Senior Platform/MLOps Engineer
Bright Machines
Platform Engineers at Bright Machines are responsible for defining and implementing the systems that make Software Defined Manufacturing possible and that power our flexible robotic manufacturing lines. Our robots, and the software that controls them, are deployed in a variety of factory conditions and help support the manufacturing operations for some of the biggest names in the industry.

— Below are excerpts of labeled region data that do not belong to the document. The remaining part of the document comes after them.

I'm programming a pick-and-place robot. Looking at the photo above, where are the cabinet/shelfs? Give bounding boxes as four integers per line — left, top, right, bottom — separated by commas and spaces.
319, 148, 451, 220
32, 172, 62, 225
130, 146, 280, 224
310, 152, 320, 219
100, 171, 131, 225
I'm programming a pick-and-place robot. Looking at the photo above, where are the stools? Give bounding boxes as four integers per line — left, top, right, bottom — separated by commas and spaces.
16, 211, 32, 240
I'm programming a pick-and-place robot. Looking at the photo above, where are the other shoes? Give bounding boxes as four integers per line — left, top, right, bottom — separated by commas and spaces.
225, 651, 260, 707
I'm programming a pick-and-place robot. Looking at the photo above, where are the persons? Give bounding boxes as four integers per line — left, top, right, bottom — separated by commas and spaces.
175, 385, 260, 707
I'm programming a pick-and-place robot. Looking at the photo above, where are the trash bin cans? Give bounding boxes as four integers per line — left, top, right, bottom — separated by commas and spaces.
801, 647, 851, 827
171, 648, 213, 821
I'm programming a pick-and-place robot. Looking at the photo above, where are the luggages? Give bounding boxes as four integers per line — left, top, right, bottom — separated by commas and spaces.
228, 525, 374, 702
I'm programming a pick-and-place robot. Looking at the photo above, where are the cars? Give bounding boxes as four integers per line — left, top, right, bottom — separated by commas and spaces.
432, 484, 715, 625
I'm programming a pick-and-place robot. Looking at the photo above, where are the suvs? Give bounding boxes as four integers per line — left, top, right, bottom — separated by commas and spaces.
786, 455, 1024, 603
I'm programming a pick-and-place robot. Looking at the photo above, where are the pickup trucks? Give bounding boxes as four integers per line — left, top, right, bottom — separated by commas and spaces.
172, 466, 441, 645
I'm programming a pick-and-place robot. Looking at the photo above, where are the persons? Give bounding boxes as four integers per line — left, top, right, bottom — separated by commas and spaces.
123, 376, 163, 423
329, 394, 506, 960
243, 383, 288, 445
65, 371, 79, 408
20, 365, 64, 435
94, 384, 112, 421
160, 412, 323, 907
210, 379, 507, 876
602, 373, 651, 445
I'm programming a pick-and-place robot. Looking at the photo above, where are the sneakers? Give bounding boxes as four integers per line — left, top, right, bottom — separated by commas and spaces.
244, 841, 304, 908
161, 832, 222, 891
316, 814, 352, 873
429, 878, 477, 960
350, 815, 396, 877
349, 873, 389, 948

As a Senior Platform/MLOps Engineer, you will build scalable systems that are foundational to the Bright Machines technology stack. With a focus on our AI/ML infrastructure, you will design, implement, and maintain our training pipelines, model deployments, and inference app workloads. Our computer vision and deep learning models are used for defect detection, classification, and visual validation, providing end-to-end inspection solutions that deliver consistent, accurate results under real-world factory conditions. You will collaborate with the Smart Robotics team and the Platform Engineering team to design, implement, and deploy our GPU workloads in kubernetes. If you are ready to apply exceptional engineering practices and build the platform that will define the next generation in manufacturing, this is your opportunity to “Be Bright”.
WHAT YOU WILL BE DOING
Design, implement, and maintain reliable, scalable, and secure infrastructure, applications, and tooling, with a focus on our ML/AI pipelines and workloads
Write clean, maintainable code, and perform peer code-reviews
Write clear and concise documentation and engage in cross-team communication and knowledge sharing
Work with other team members to investigate design approaches, prototype new technology and evaluate technical feasibility
Pair with adjacent teams to understand how your frameworks and infrastructure are actually used in the field, continuously improving them and leveraging recent advances to improve developer velocity
WHAT YOU WILL BRING
At least 5+ years of experience in Platform Engineering, DevOps, or Site Reliability Engineering (SRE).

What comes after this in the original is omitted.